Dans la Maison : Le Piège de la Création
Ce chef-d’œuvre d’Ozon (2012) explore les zones troubles de l’inspiration littéraire. Fabrice Luchini incarne Germain, professeur désabusé qui découvre dans la rédaction de Claude, un élève discret, un talent exceptionnel. Mais ce récit troublant – où Claude décrit son infiltration dans une famille de classe moyenne – bascule progressivement du domaine scolaire à celui de l’obsession. Entre mise en abyme et jeu de miroirs, le film interroge le pouvoir corrupteur de l’art et la porosité entre créateur et sujet.
L’Art comme Prétexte à la Transgression
Claude, interprété avec une inquiétante neutralité par Ernst Umhauer, manipule aussi bien ses sujets que son professeur. Chaque chapitre de son « œuvre » repousse les limites de l’acceptable, transformant l’acte d’écriture en violation méthodique. Ozon filme ces intrusions dans la maison des Rapha avec une tension croissante, où chaque détail observé (un soutien-gorge mal rangé, une dispute conjugale) devient à la fois matière narrative et preuve de voyeurisme. La scène où Claude corrige in vivo son récit selon les conseils de Germain est un moment de métalittérature fascinant.

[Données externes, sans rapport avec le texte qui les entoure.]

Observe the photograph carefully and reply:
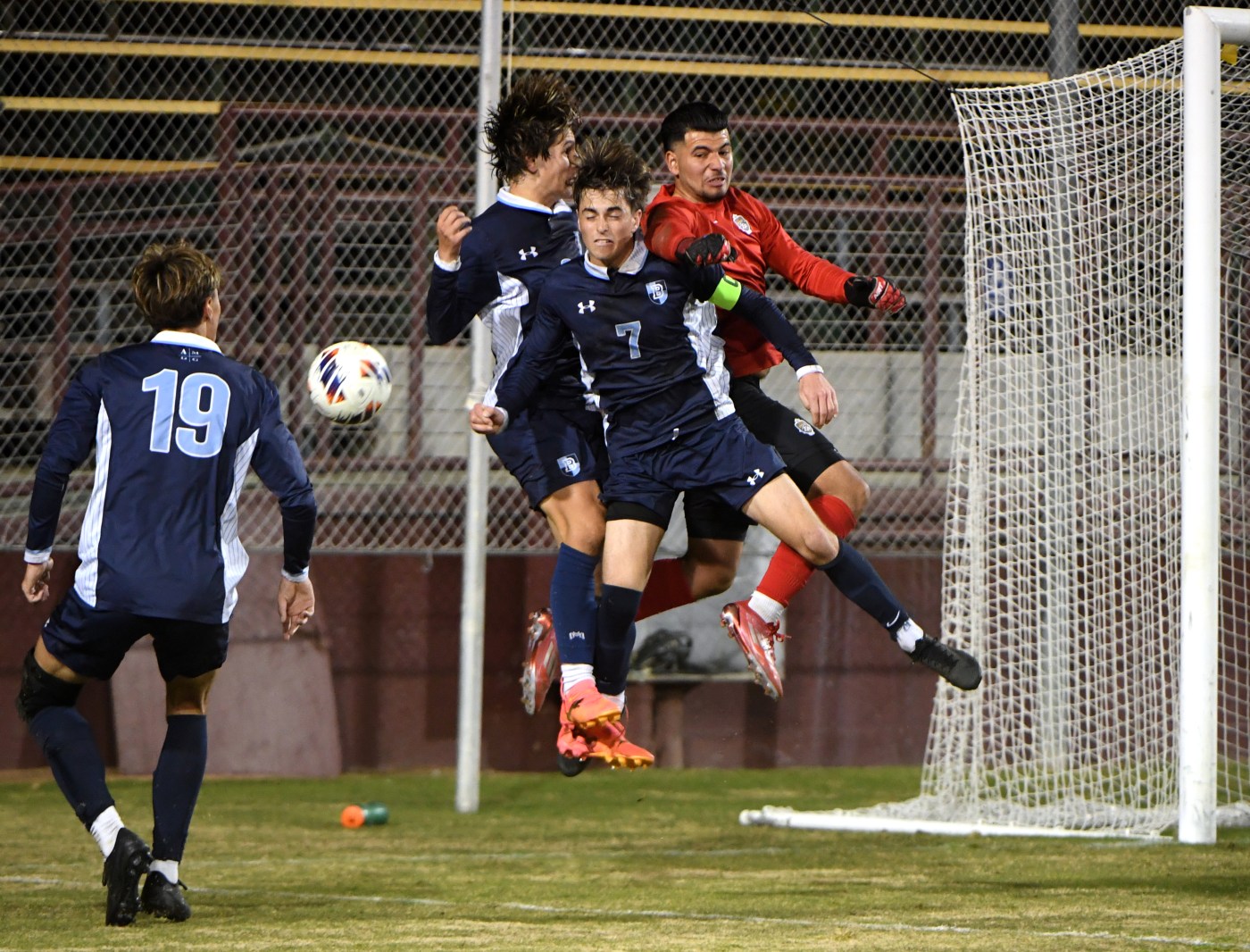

Fabrice Luchini en Professeur Faustien
Le jeu de Luchini atteint ici des sommets. Son Germain passe progressivement du pédagogue enthousiaste au complice hanté, incapable de résister au plaisir coupable de diriger cette œuvre trouble. Kristin Scott Thomas, en épouse galeriste cynique, forme avec lui un couple déchiré entre fascination et répulsion. Leur salon bourgeois devient le théâtre de débats enflammés sur l’éthique artistique, tandis que Claude, tel un apprenti sorcier, manipule toutes les ficelles de cette tragédie moderne.
Une Réflexion Brillante sur le Pouvoir des Mots
Ozon signe peut-être son film le plus abouti, adaptant avec brio la pièce de Juan Mayorga. La structure en chapitres, les changements de focalisation, les fins alternatives proposées par Claude – tout concourt à faire du spectateur un complice de cette entreprise ambiguë. Le final, d’une ironie cruelle, rappelle que toute histoire est fondamentalement une trahison, et que derrière chaque grande œuvre se cache un crime parfait. Un film qui continue de hanter longtemps après la dernière image.